El cheapo over boots can be bought – I think they cost about 15 Euro – made of plastic. They go over your shoes, and look pretty horrible. We never tried them.

Your hotel may have rubber boots that you can borrow, or otherwise boots cost about 30 Euro. Once there is a high tide forecast, then boots appear at lots of shops. They can be very stylish – think mauve boots with a stacked heel - or your garden varieties of “wellies”.

Acqua Alta is tidal, not “flooding”, and so goes to a 12 hour cycle. San Marco floods first, particularly the north side (the clock tower and Quadri side). The area around Rialto floods less, as it is higher – hence its name – Rio = land, alto = alta = higher. Dorsoduro also floods less. It’s quite fun, as a difference in elevation of only a few inches makes all the difference.

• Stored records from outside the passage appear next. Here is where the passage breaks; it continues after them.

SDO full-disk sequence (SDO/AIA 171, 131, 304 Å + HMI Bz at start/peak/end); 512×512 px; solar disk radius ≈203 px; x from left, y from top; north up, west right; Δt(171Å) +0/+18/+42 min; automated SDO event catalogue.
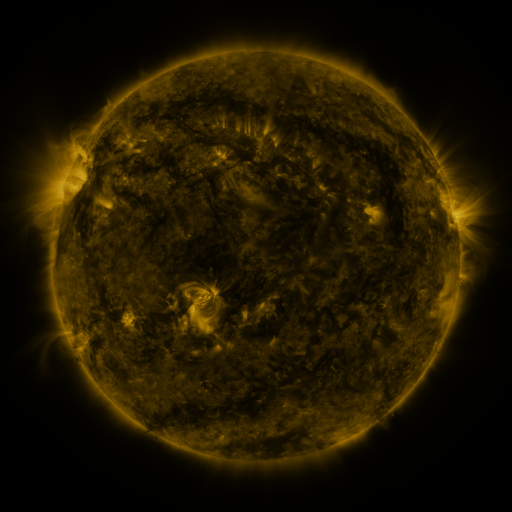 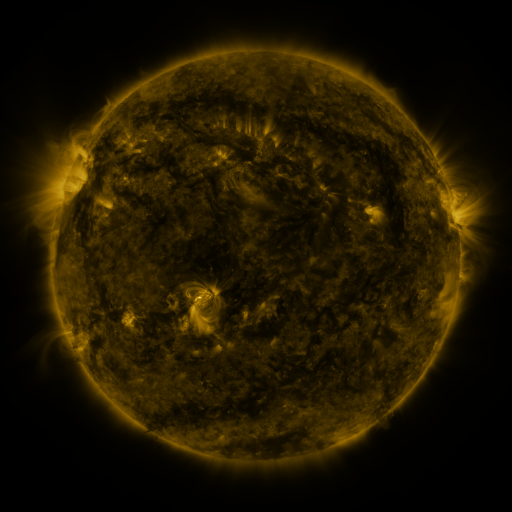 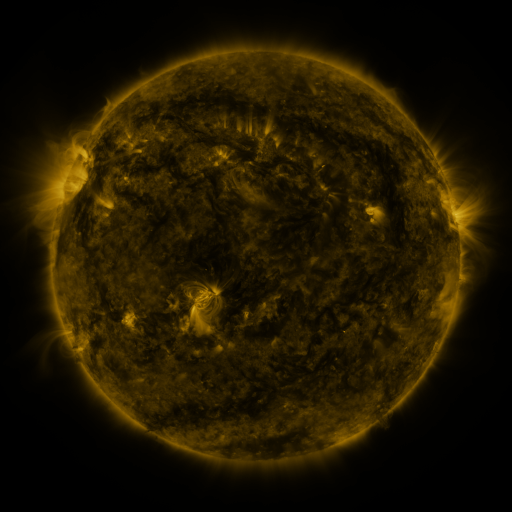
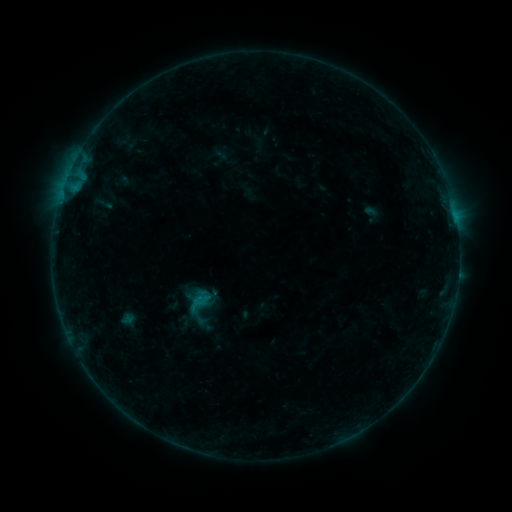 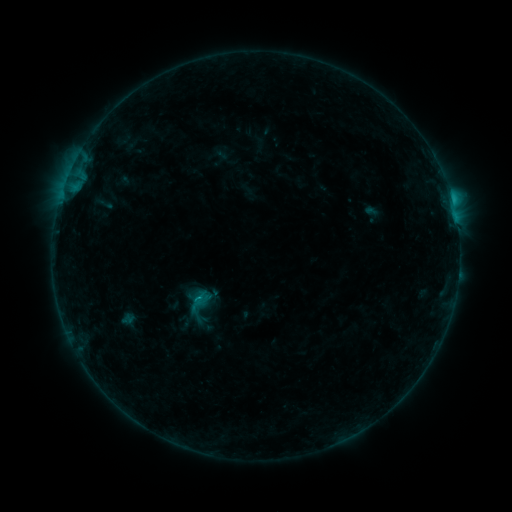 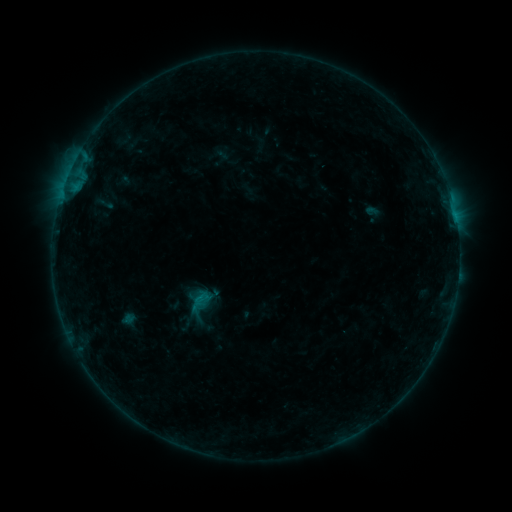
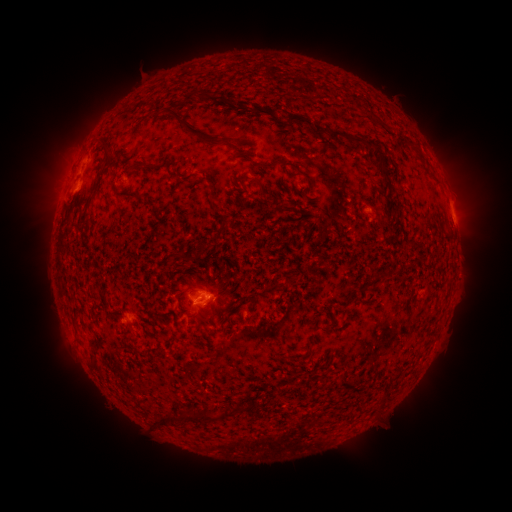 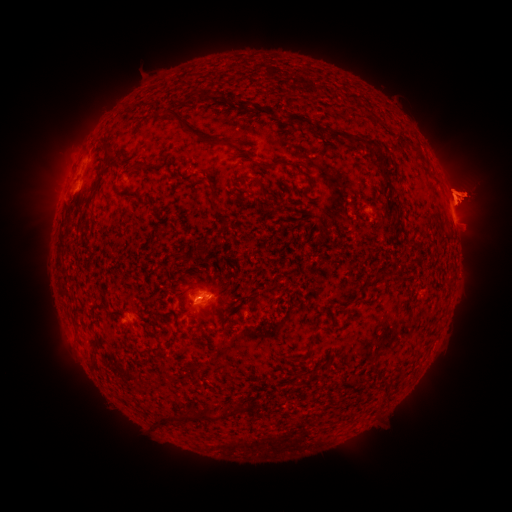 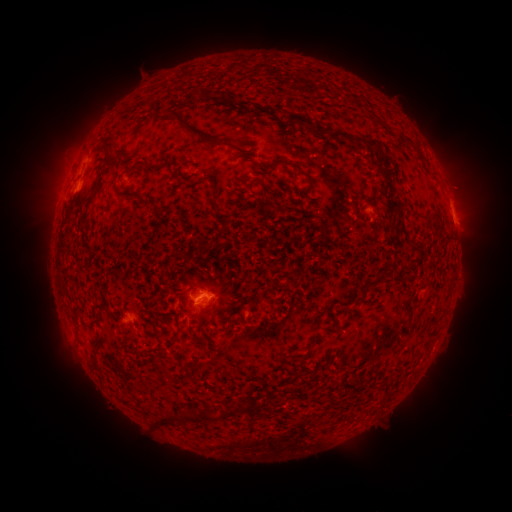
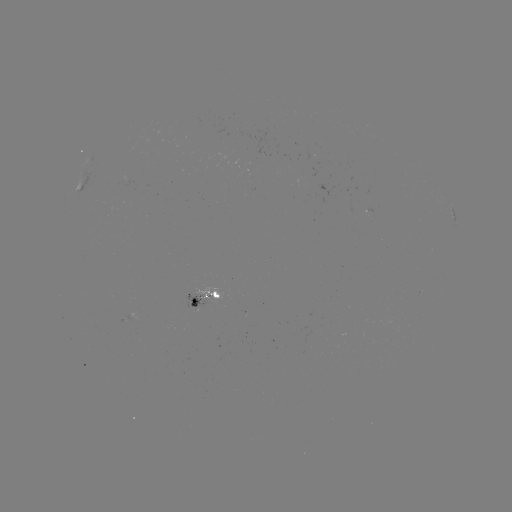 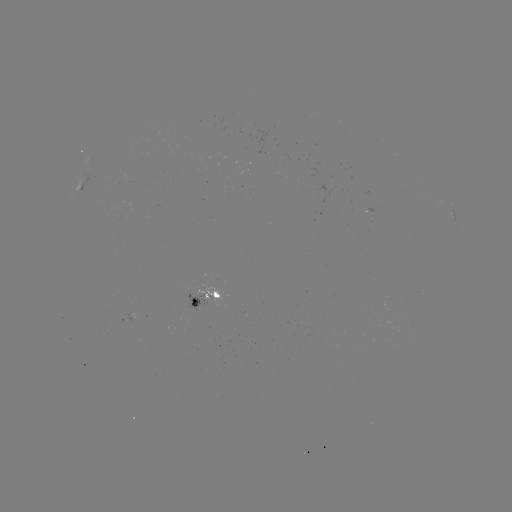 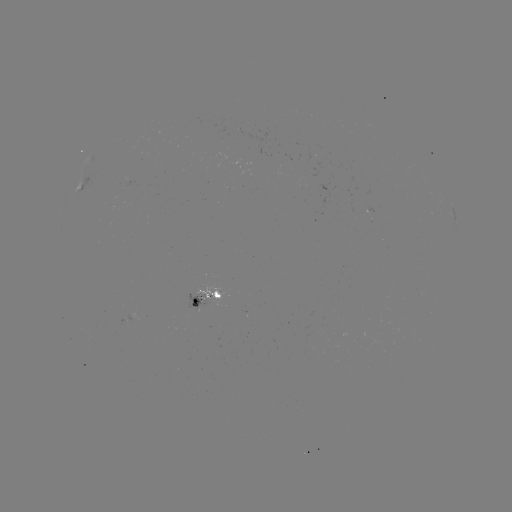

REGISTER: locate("C1.1 flare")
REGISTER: [452, 202]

Boots are worth having, because there’s nothing worse than being confined to your hotel for a precious two or three hours while you wait for the tide to subside.

Flooding is not inevitable – it depends on tide levels, and weather conditions as well. Once a tide higher than say 90 cm is forecast, then you’ll need boots to get around.
Peter_S_Aus is offline  
Jan 26th, 2010, 05:52 PM
Join Date: Oct 2008
Posts: 1,358
I took these pics on 1st of December 2005.


This is the worst acqua alta I have had but also fun and was a great photo chance to be honest. Sky was blue and Piazza San Marco underwater, that was surreal. About 60 cm deep (that was almost the hight of the elevated walkway)at the deepest part in on Piazza San Marco, that's about 120cm above sea level. On the photos you can see people wearing green wellies borrowed from the hotels or, those colorful over the shoes plastic soft boots that can be tied above knees. When a serious acqua alta occurs, shops on the street hangs them outside so you can see where to buy or there are men carrying those to sell on the streets. I bought a pair at a shop for about 12€ then. As it is a tidal thing, it started early morning and ended by noon, as often is the case.